> TEXT EXCERPT
-- Opening Marker --

Talk about the wind out of my sails!

1 minute read time.

2 days ago I was told I have breast cancer, I only went for the checks to be on the safe side after finding a lump, I'm only 36 so what were the chances of that? I couldn't help that think they had the wrong person when they told me, I'm happy go lucky Marie this doesn't happen to me it happens to my parents generation, but the Macmillan nurse told me to prepare myself for next weeks appointment for a treatment plan and discussion, I didn't even realise it was a Macmillan nurse until my friend told me after.. again I was shocked, why was a Macmillan nurse talking to me? Aren't they there to help sick people... I'm fine!!!! Well anyway 2 days later my friends and family seem to be doing alot of crying around me, so I keep laughing and telling them to stop being silly. I'm dreading next wednesdays appointment because when they tell me if and how bad it is and what treatment I need i'm afraid it might all get a little too real. And on wednesday after the appoinment I've arranged to see my mum who I haven't told yet, I'm dreading this most because she suffers severely with depression and a drink problem and i've always been her rock, the person she leans on when stuff gets to tough in her world and I keep looking into forums of how tough the time ahead might be and i'm not sure i'll be able to be her rock anymore and if she breaks down will I cope? so for now until next wed's I'm shrinking back into my lovely little place called denial.

-- Closing Marker --

> YOUR TASKS
#1 In the post about a breast cancer diagnosis, what led the writer to go for the checks?
#2 According to the post about a breast cancer diagnosis, what does the writer expect to be told at next Wednesday's appointment? List each item.
Nothing in the entries is needed for this work.

> AVAILABLE DATA
-- Opening Marker --

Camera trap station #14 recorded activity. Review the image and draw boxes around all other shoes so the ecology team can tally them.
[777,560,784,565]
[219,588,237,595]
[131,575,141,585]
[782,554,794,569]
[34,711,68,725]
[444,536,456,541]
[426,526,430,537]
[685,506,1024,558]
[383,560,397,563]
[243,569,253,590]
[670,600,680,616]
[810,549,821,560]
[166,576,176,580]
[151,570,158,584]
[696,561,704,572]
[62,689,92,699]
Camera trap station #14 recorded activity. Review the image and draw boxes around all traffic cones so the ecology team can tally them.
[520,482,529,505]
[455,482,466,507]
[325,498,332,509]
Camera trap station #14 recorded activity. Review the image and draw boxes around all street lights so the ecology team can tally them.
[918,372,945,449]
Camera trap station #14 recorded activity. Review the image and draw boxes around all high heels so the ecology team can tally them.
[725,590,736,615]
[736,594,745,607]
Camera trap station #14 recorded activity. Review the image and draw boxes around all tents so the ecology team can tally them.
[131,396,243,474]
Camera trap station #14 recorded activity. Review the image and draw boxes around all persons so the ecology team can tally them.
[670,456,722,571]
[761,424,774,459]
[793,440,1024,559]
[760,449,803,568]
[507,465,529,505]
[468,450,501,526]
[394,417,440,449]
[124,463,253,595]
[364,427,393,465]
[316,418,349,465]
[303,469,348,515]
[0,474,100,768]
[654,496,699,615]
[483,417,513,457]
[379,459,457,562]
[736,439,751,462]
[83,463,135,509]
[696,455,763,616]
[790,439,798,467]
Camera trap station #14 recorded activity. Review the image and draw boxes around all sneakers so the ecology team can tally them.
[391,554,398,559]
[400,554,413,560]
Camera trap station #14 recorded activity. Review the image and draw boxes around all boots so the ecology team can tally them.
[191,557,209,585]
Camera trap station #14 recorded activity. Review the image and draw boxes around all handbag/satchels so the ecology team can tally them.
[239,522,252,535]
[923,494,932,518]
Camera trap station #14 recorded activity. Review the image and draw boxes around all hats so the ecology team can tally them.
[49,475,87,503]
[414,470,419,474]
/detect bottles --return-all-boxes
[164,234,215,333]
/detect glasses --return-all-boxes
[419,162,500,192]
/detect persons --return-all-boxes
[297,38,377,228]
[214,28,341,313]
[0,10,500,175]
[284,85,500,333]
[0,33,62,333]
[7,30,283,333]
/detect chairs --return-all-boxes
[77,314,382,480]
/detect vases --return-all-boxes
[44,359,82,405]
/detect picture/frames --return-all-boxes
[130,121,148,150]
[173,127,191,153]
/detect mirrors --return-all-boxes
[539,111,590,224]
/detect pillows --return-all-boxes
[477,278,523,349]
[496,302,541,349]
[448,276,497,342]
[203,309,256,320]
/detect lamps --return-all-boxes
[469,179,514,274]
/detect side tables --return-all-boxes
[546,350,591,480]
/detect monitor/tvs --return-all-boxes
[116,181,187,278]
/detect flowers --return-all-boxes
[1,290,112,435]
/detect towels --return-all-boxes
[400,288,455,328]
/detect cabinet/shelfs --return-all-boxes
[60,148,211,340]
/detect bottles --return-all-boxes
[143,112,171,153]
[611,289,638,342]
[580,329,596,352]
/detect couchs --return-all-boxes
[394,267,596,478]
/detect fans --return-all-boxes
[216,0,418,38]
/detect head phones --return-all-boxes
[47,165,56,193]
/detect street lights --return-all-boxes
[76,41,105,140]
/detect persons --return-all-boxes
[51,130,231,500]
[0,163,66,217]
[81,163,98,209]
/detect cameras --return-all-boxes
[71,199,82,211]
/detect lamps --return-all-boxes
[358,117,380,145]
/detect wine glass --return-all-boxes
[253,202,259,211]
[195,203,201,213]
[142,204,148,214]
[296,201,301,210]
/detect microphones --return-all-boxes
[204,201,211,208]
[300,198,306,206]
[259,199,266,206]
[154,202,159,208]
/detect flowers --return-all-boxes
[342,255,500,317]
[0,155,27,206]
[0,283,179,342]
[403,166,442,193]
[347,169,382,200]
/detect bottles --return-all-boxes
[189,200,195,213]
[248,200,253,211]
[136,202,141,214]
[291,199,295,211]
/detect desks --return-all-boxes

-- Closing Marker --

> ANSWERS TO THE EXERCISES
#1 Finding a lump.

#2
- If it is bad
- How bad it is
- What treatment is needed